While blowing the tire chain got sucked in and the machine stalled. It is the older blower with drum auger and it wont move. Chain is tightly wrapped around shaft under 1 side of the right drum. Would removing the right side of the bucket help to remove the chain? Any ideas? The shear pin did not break so I'm concerned that the previous owner may have used a regular bolt. Tried removing shear pin, not coming out.


----------



## Sid (Jan 31, 2014)

Try backing up the impeller at the V belt by hand. Remove the spark plug of course. That might start to free up the chain. If it is an older machine you might to remove the side panel . I had the same experience around 45 years ago. Worse was a Sunday Times.

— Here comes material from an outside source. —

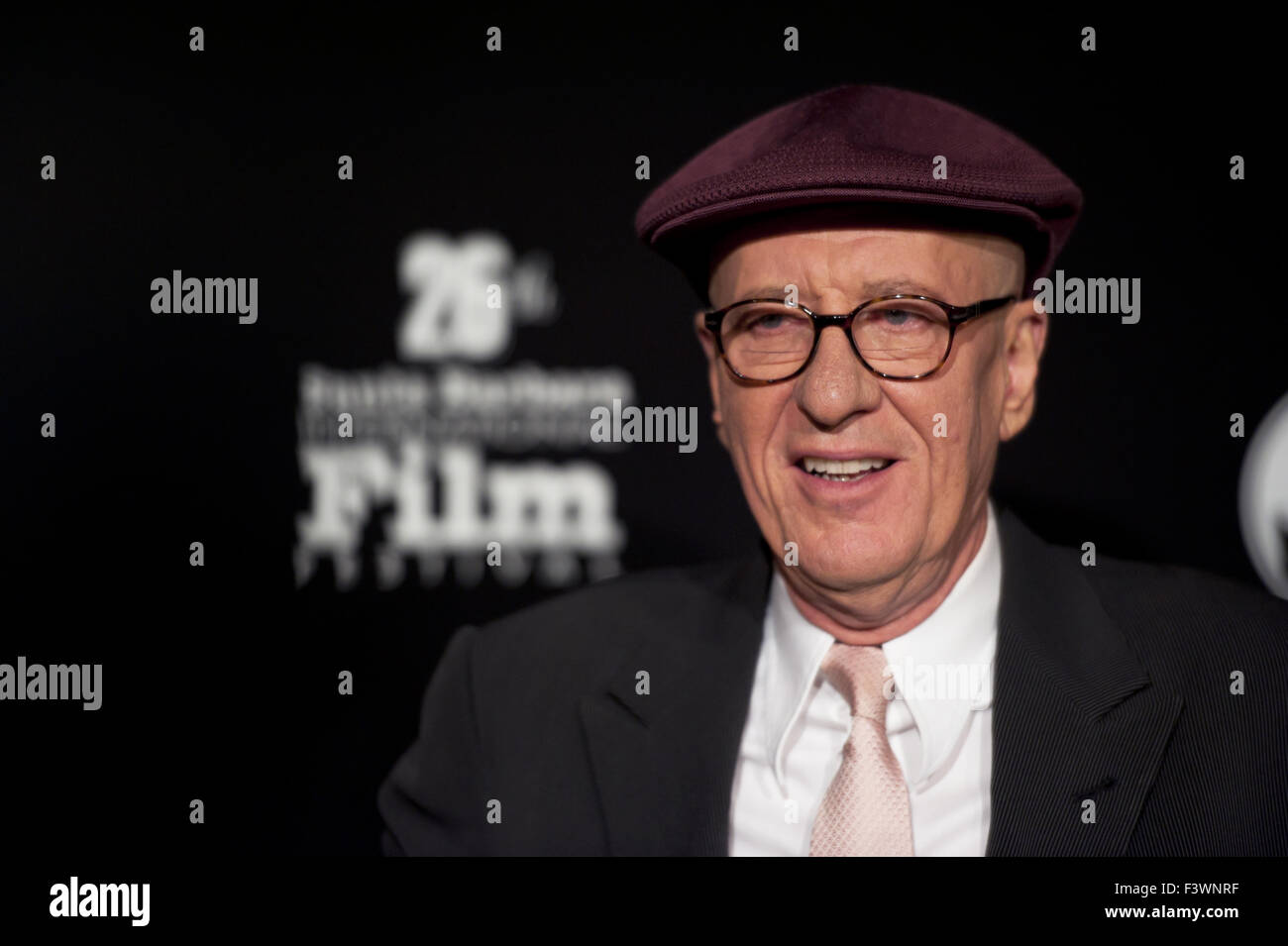 Geoffrey Rush walks the red carpet - Stock Image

Good luck.
Sid


----------



## UNDERTAKER (Dec 30, 2013)

*Pull the side cover off, unbolt the auger from the shaft because, TORO does not use THOSE BLOODY SHEER PINS. then you can free that chain from it's Heavenly bonds of this earth.*


----------



## silwan (Feb 25, 2014)

Sid said:


> Try backing up the impeller at the V belt by hand. Remove the spark plug of course. That might start to free up the chain. If it is an older machine you might to remove the side panel . I had the same experience around 45 years ago. Worse was a Sunday Times. Good luck.
> Sid


I was thinking of removing the side panel. I think somehow I have to get shear pin out also. I took the nut off but it will not back out even with gentle tapping


----------



## silwan (Feb 25, 2014)

POWERSHIFT93 said:


> *Pull the side cover off, unbolt the auger from the shaft because, TORO does not use THOSE BLOODY SHEER PINS. then you can free that chain from it's Heavenly bonds of this earth.*


Where is the auger bolted to the shaft? As for the shear pin or lack of, do I use a regular bolt?


----------



## tpenfield (Feb 24, 2015)

Is the side panel the bolt-on type, or the slightly newer welded type?

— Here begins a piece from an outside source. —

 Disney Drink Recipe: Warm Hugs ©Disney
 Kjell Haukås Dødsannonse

I would see if you can rotate the impeller backwards while pulling on the chain. Basically you want to try to back out the chain the opposite way that it got ingested and wedged.

Got any pictures to post?

FWIW - I 'ate' a scarf with my 521 in similar fashion . . . got all wrapped up inside the drum, just a wee bit of it was visible between the drum and the side panel. Only took about an hour to work it out of there. :surprise:


----------



## UNDERTAKER (Dec 30, 2013)

silwan said:


> Where is the auger bolted to the shaft? As for the shear pin or lack of, do I use a regular bolt?

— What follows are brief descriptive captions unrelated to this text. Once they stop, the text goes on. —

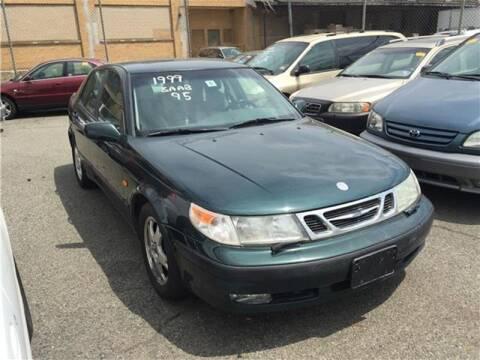 1999 Saab 9-5 for sale at Dennis Public Garage in Newark NJ
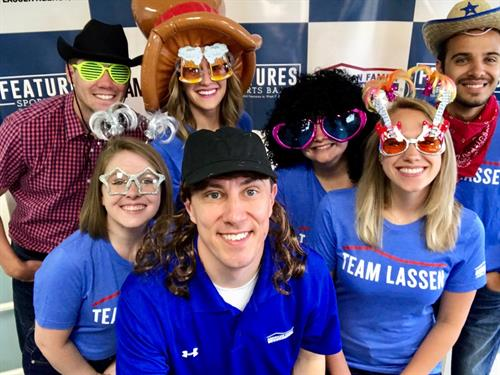 #TeamLassen having some fun in our photo booth at Features Fest!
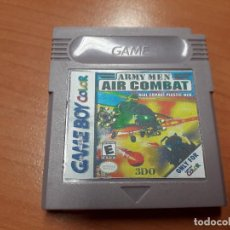 Videojuegos y Consolas: 08-00262 GAME BOY COLOR - ARMY MEN AIR COMBAT. Lote 134871214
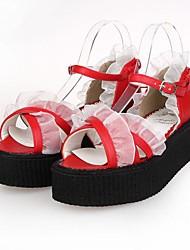 rojo pu plataforma 5.5cm cuero zapatos dulce lolita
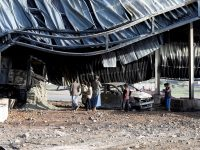 Serangan Terbaru Saudi Tewaskan Tujuh Warga Sipil Yaman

*Use a grade 5 or stainless steel bolt which the same as a grade 5. with nylocks. there is a big old hole on the oot side of the drum. use two 1/2 sockets with wrenches to undo them oot of there.*


----------



## silwan (Feb 25, 2014)

tpenfield said:


> Is the side panel the bolt-on type, or the slightly newer welded type?
> 
> I would see if you can rotate the impeller backwards while pulling on the chain. Basically you want to try to back out the chain the opposite way that it got ingested and wedged.
> 
> ...


Bolted, I'll post a picture tomorrow. I'll try moving impeller.


----------